Starting at the line that contains "phylum: Chordata", transcribe each line exactly through the last line of the data. Include nothing else.

Stored data entries:
-- Opening Marker --
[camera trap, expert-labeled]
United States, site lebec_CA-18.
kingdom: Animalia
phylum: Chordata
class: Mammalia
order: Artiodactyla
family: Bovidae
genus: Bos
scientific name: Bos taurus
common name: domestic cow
-- Closing Marker --
→ **ANSWER FOR THIS EXERCISE**:
phylum: Chordata
class: Mammalia
order: Artiodactyla
family: Bovidae
genus: Bos
scientific name: Bos taurus
common name: domestic cow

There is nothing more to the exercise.